Enhancing Server Availability and Security Through Failure-Oblivious
Computing
Rinard, Cadar, Dumitran, Roy, Leu, Beebee (2004)
Enhancing Server Availability and Security Through Failure-Oblivious
Computing
What Kind of Paper is This?
- Big idea?
- Mostly a proof of the idea
- Lots of justification and scoping
The Big Picture
- Safe compiler inserts checks for invalid memory references.
- Ignore failed writes
- Manufacture data for reads (ideally values that will trigger
normal error paths)
- Most software still works!
The Results
- Memory errors due to security attacks:
- Disable the attack
- Enable continued safe execution
- Other memory errors
- Checks induce performance penalty comparable to earlier work
- Server continues to run acceptably
- Individual request may not get handled
- Future requests unlikely dependent upon the failure.
Why is it OK to continue executing after such errors?
- What harm to memory failure cause?
- Termination
- Infinite Looping
- Control flow change resulting in incorrect answer
- Data structure corruption
- Incorrect computational results
- Interception guarantees that you don't crash/terminate
- If read values are well-chosen, infinite looping becomes unlikely.
- Discarding writes keeps errors localized and avoids corrupting data
structures.
- For server apps -- data and control flow propagation is short, so
returning bad values doesn't actually corrupt computation.
- Most common problem addressed is buffer overflow attacks -- the bad
data isn't actually used by anyone and so not corrupting heap/stack
simply avoids the attack, but doesn't damage anything else.

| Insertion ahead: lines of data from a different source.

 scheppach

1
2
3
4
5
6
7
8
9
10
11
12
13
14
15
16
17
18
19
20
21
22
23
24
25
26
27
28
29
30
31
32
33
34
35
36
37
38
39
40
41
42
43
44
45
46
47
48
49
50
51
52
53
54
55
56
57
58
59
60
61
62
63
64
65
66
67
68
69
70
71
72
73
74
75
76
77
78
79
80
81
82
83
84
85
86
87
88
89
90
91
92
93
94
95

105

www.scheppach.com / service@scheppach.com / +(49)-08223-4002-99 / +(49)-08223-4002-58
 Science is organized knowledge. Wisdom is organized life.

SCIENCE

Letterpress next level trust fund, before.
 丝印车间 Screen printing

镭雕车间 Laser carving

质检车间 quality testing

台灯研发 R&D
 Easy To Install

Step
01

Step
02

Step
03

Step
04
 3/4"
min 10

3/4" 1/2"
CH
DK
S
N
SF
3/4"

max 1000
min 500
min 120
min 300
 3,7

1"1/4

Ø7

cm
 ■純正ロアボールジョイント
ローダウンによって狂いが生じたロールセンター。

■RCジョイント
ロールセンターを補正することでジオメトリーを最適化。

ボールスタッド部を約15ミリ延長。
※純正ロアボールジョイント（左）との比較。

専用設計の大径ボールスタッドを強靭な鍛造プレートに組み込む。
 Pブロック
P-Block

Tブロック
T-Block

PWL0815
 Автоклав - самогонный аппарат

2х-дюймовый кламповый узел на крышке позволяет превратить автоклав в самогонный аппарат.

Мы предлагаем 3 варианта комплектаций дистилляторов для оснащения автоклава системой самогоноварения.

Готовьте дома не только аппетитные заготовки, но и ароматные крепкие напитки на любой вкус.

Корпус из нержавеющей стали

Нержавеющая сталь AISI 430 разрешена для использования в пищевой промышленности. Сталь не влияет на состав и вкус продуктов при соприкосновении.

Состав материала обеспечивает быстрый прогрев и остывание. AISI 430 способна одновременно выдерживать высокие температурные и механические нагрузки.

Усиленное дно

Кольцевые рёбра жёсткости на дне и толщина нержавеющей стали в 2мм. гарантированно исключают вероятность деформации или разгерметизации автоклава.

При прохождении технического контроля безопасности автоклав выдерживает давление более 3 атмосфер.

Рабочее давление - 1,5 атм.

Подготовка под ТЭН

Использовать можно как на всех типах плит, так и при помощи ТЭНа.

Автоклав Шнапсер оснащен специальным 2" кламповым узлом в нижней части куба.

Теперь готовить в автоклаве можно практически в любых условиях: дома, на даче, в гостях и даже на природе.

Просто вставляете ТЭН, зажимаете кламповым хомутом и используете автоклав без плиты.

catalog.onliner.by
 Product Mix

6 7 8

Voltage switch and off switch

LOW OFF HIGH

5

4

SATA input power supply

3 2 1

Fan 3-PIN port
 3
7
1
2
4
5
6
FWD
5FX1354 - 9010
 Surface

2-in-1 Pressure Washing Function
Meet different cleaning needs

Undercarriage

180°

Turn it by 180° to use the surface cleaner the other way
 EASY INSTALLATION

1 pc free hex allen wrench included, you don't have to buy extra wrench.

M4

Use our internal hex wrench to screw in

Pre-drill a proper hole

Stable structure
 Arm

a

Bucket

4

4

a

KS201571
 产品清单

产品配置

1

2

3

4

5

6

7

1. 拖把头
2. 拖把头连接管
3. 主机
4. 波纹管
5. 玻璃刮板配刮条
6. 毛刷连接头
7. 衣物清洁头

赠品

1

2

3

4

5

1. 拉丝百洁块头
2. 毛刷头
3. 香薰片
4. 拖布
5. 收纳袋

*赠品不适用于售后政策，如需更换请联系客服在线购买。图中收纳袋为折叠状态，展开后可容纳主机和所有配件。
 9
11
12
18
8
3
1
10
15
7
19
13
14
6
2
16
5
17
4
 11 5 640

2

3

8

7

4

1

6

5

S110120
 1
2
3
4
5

- Can choose return values to follow normal error paths
- Would not work in all cases (e.g., numerical computation).
Advantages
- Increased availability (no termination)
- Improved security (no buffer overflows)
- Cost -- can adopt this approach with recompilation
- Less administration (don't need to immediately patch buffer overrun
vulnerabilities)
Disadvantages
- End up executing new and unanticipated paths
- Developers could come to rely on this approach and become sloppier
Implementation
- Blindingly simple
- Standard checking support
- Throw away writes
- Extract values from buffer for reads -- things like 0 and 1 get
returned a lot, because they terminate loops frequently.
3-way Evaluation
- Standard (unmodified)
- Bounds-checked
- Failure-oblivious
Evaluation
- Test Programs
- Pine
- Apache
- Sendmail
- Midnight Commander
- Mutt
- Criteria
- Security and Resilience
- Performance
- Stability
- In all cases, the failure oblivious programs worked fine.
- Although overheads were high (factors of 3 or 8) in some cases, most of those
occurred in interactive programs for which the acceptability criteria is human
perception, and they were still sufficiently fast to be imperceptible.
- The failure oblivious versions worked stably over time.
- In server scenarios, the pool of threads model where you can kill the
thread causing an error and start a new one seems to work, but induces higher
overhead due to killing and restarting processes.
- For some of the interactive loads, anything but failure oblivious programming
results in a user being unable to do something (e.g., open a mailbox).
Wrapping Up
- Acceptability properties reminded me a lot of the agile notion of
test-driven development -- if your tests don't fail, then the code you're
writing is "correct."
- Fun extensions: for out of bound writes, create a hashmap for them and
then return the right value when read -- very cute!